Regarding your return, was it a factor that Founders Fund cut back the size of its newest fund, while KV just closed on $3.1 billion?

Definitely not. If anything, I was an extremely positive proponent of cutting the Founders Fund [vehicle].

We talked in October about this. You thought it was a smart adjustment to the market.  But then what do you make of KV moving in the opposite direction?

Crafting a fund strategy — sizing the fund — is a complicated animal in and of itself.There’s an ideal size for different stages of investing to generate meaningful returns, and then there’s a team composition. Like, how many investments can you make and how much money, and that is a function of how many great investors you have on the team. So you have to take into account all these variables. There’s not a simple formula.

My perspective at Founders Fund was that $900 million was the largest version of a venture fund that I thought made sense for our strategy and our team. You may also have noticed that FF didn’t alter the size of the growth fund, whereas the KV dollars may look comparable, but they’re allocated differently. There’s a $500 million seed fund, then a $1.6 billion venture fund, then a $1 billion opportunity fund.

How else do the firms differ? You made an interesting comment to The Information. You said Founders Fund provides capital and is happy to help when asked, which is very different from a mentorship model, which has been your forte. That doesn’t sound like a ringing endorsement for Founders Fund, or do you think it’s just a better firm for established founders who need less hand-holding?

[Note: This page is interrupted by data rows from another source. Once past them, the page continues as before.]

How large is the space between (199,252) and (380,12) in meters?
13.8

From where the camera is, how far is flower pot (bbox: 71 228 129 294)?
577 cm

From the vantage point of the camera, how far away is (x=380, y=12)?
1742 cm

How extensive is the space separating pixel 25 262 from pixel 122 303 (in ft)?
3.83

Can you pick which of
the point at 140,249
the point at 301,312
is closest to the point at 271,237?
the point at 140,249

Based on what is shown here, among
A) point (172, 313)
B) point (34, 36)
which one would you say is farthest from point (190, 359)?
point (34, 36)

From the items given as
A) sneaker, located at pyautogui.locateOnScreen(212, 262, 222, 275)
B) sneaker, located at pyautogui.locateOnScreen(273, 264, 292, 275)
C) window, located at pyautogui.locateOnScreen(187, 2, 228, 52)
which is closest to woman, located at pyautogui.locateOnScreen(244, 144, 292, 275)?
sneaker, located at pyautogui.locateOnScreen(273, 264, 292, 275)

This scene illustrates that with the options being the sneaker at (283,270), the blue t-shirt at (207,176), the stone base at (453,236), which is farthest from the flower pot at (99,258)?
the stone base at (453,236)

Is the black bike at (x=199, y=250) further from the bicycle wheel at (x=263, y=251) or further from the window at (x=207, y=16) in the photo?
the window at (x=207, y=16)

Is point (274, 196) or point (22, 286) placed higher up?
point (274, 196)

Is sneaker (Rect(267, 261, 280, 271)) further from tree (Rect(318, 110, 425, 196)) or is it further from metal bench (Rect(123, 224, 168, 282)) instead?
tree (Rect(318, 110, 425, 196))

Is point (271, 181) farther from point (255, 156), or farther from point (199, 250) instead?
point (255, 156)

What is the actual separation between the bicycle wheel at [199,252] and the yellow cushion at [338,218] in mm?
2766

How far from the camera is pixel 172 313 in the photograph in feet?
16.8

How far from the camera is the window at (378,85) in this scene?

I didn’t mean it that way. There’s too much capital, there are too many venture firms, it’s hyper competitive. There’s no way to drive significant returns unless you have differentiation, and I think you have to differentiate as a person. So the way I differentiate is I personally aspire to increase the probabilities of success for any founder and any company I work with. That is my goal when I wake up in the morning: how do I make this company more successful? Other people have been very successful in venture with a different model. Founders Fund, as an example, has been incredibly successful over the years with at least a somewhat different model. I think at Founders Fund, each partner has a somewhat different perspective on how [to help companies win].

Is there a way to make the differences between the firms clearer?

I’d say Founders Fund and KV are maybe closer on a plotted line than most others, and I think I made that point in 2019. I think KV prides itself on its technical acumen. Many signature KV investments are hardcore technology investing, which is something I appreciate. It’s not my comparative advantage, but I enjoyed six years of learning . . .and I’m excited to learn more. I think it’s rare in venture to have a skilled institutional fund that’s deeply technical.

You are staying in Miami. Will you grow KV’s footprint there? 

I’m thrilled to be in Miami. I think the future of America is going to be based in Miami. I’m excited that KV’s going to be opening an office in Miami and adding to the funds that already have a significant presence here, including Founders Fund, so that makes me extremely happy. 

I will be commuting  to the Bay Area on average one week a month. I have a significant number of board commitments in the Bay Area so I’ve actually been traveling to the Bay Area once every six weeks [meaning] I don’t think things will be dramatically different. But I will attend partner meetings in person. Partner meetings at KV are pretty critical to the way that firm operates.

[As for recruiting], I don’t know. The first thing I’m going to do is get pretty immersed with KV.

Vinod recently said something about never wanting to retire. But let’s say that changes 15 years from now. Do you think you’d be his chosen successor?

I have no idea. I mean, put it this way: It’s pretty irrelevant because I’m pretty sure Vinod wants to be doing what he’s doing forever. He loves what he does. He’s extremely dedicated to his craft and what he does. He sets a great example for the rest of the firm by that level of dedication.